Late night activities also often (but of course not always) include unhealthier lifestyle choices such as junk food, excessive screen time, drinking, and smoking.
Michael von Shantz of the University of Surrey said in a press release that considerations should be made for night owls: “This is a public health issue that can no longer be ignored. We should discuss allowing evening types to start and finish work later, where practical. And we need more research about how we can help evening types cope with the higher effort of keeping their body clock in synchrony with sun time.”
If you’re more of a roll-out-of-bed around noon person than an up-at-dawn fan, there are steps you can take to readjust your schedule, though it may take some patience.
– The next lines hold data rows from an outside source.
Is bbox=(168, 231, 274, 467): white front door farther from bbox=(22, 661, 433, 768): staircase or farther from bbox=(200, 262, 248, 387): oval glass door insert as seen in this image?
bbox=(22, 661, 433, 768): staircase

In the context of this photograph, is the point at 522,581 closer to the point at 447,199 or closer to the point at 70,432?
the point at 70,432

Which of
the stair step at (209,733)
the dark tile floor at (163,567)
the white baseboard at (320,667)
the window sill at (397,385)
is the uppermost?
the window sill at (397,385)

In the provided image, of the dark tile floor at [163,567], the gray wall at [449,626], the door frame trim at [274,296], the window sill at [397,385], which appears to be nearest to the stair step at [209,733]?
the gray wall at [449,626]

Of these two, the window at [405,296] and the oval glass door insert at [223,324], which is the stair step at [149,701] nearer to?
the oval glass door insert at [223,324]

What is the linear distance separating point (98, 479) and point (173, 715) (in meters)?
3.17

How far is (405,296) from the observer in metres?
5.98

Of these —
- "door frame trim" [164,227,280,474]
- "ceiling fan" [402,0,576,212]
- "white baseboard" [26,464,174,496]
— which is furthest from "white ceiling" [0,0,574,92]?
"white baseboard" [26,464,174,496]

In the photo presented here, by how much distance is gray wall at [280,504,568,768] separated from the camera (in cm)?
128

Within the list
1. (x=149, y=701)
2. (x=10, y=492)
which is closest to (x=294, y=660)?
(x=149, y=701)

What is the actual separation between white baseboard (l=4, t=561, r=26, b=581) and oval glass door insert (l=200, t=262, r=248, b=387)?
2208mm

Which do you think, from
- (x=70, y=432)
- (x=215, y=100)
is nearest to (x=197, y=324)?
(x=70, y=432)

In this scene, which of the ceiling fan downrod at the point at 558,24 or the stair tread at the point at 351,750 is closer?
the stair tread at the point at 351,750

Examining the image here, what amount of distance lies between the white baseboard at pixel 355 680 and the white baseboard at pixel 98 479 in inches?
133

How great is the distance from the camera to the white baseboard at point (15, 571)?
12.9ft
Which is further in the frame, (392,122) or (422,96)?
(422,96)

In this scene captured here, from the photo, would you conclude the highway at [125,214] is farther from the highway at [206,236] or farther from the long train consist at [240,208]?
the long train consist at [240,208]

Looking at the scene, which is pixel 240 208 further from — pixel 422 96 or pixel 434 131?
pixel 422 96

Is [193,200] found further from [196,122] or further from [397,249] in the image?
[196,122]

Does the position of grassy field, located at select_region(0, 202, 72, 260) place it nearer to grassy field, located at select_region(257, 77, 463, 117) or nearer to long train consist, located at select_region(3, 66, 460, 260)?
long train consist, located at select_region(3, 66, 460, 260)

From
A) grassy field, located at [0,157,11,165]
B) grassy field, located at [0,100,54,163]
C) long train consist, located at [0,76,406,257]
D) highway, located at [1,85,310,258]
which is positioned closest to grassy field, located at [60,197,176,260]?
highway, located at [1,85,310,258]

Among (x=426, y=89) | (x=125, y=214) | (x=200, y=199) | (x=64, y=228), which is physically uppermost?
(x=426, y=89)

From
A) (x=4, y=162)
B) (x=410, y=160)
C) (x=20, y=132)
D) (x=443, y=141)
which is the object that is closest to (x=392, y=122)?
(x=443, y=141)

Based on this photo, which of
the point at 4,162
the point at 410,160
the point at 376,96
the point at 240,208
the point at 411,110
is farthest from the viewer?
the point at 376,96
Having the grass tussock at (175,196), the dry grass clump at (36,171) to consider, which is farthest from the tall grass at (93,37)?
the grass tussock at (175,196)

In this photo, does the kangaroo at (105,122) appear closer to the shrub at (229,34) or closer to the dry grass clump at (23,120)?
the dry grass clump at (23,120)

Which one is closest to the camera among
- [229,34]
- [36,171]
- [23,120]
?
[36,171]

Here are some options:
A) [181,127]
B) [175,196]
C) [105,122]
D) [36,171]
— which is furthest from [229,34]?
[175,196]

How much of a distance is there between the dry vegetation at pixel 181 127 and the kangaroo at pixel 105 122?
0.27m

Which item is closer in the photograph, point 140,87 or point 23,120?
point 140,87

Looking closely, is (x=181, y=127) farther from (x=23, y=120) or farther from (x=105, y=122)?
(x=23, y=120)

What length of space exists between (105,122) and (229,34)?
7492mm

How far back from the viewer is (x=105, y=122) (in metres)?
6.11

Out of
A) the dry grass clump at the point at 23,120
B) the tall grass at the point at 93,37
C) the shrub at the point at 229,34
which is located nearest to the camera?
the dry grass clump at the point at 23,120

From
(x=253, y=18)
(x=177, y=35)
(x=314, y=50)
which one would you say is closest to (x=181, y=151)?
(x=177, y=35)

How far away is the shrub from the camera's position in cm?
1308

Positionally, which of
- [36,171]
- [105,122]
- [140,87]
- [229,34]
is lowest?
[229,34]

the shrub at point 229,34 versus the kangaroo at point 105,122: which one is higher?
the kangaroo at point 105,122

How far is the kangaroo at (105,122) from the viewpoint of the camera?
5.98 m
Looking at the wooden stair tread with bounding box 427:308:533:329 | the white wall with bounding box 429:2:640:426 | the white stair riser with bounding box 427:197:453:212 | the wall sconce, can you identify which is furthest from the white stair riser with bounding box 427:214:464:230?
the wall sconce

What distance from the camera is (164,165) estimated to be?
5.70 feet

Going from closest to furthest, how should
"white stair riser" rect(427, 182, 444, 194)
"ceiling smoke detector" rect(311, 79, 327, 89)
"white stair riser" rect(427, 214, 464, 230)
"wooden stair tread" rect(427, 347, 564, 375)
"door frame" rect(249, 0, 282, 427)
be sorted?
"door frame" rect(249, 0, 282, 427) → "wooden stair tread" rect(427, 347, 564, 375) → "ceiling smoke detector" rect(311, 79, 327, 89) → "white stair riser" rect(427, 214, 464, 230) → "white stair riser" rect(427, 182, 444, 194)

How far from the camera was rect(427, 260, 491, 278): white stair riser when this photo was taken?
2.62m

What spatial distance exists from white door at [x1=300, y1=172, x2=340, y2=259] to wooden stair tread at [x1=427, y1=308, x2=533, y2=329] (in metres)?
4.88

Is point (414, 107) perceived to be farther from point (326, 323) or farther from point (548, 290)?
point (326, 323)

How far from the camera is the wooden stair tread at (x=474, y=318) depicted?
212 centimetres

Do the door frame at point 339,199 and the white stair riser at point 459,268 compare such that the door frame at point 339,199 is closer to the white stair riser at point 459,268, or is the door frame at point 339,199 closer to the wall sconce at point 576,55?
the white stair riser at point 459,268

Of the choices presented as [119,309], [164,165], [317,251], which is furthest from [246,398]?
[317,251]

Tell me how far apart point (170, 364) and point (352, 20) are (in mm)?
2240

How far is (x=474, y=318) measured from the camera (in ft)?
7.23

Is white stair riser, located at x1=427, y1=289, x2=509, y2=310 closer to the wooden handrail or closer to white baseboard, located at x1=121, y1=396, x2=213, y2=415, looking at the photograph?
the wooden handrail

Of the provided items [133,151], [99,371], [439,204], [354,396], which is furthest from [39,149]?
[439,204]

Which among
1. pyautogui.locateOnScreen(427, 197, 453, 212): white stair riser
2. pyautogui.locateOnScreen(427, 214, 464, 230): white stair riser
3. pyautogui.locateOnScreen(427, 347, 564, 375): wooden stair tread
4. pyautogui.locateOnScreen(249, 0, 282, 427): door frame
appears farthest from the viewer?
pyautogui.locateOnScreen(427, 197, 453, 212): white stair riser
"It is important for people who are night owls to learn there may be health consequences, but there may be things they can do to help overcome those problems," says Knutson. "There's hope, but it may take some effort."
With a little patience and commitment, the following tips can help you make the transition from night owl to morning person.
Your body will most likely fight a major shift in your sleeping schedule and even trying to go to bed an hour or two earlier than normal may make for a difficult adjustment. Rather than going for a sudden change, slowly adjust your bed time by 20-30 minutes. This will allow you to gradually and effectively change your sleep habits.
If getting yourself out of bed in the morning is a serious challenge, consider setting up an incentive that will make you want to get up. You could buy a bag of fancy coffee you’ve been wanting to try, create a morning play list with your favorite music, find an entertaining early morning podcast, take a morning walk, or anything that makes waking up early seem (at least slightly) worthwhile.
Once you’ve adjusted your sleep schedule, it’s important to stick with your routine in order to maintain it. If you have some late nights mixed in with early nights, you’re much more likely to drift back to your old patterns.
Creating an evening routine helps your mind and body to prepare itself for sleep. You can’t spend all evening rushing around, eating late, and watching TV or scrolling on your phone, and then expect to hop into bed and fall asleep. You need to slowly begin shutting down for the day, and one of the best ways to do this is with an evening routine or relaxing activities (especially those that don’t involve screen time, which can mess with your melatonin levels and trick the body into thinking its day time).
Things like taking a bath or shower, dimming the lights, lighting candles, and reading are all great ways to get you ready for sleep.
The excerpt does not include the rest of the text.